The moving average prices can be calculated for a streaming time series of prices \(p_i\).
The Simple Moving Average (SMA) price \(p^{SMA}_i\) is the average of the past prices \(p_{i-j}\) over a look-back window of length \(L\):
\[{\normalsize p^{SMA}_i = \frac{1}{L} \sum\limits_{j=0}^{L-1} p_{i-j}}\] The parameter \(L\) is equal to the length of the look-back window.
The drawback of the SMA is that it applies the same weight to the recent and past prices. Its calculation also requires maintaining a buffer (queue) of past prices, with the length equal to the parameter \(L\).
The Exponential Moving Average (EMA) price \(p^{EMA}_i\) is calculated using a decay factor \(\lambda\) and the recursive formula:
\[{\normalsize p^{EMA}_i = \lambda p^{EMA}_{i-1} + (1-\lambda) p_i}\]
The above recursive formula can be expressed as a series:
\[{\normalsize p^{EMA}_i = (1-\lambda) \sum\limits_{j=0}^{\infty} {\lambda}^j p_{i-j} = (1-\lambda) (p_i + \lambda p_{i-1} + \lambda^2 p_{i-2} + \ldots)} \] The formula is called exponential because the decay factor \(\lambda\) is raised to the power of \(j\), so the weights \(\lambda^j\) decrease exponentially as \(j\) increases.
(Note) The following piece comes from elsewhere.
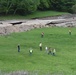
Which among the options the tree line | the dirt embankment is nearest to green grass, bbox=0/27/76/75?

The advantage of the EMA is that it applies a greater weight to more recent prices than to past ones.
And it doesn’t forget the past prices completely - it only applies a
smaller weight to them.
The EMA calculation is also faster because there’s less computation, and
it doesn’t require maintaining a buffer (queue) of past prices.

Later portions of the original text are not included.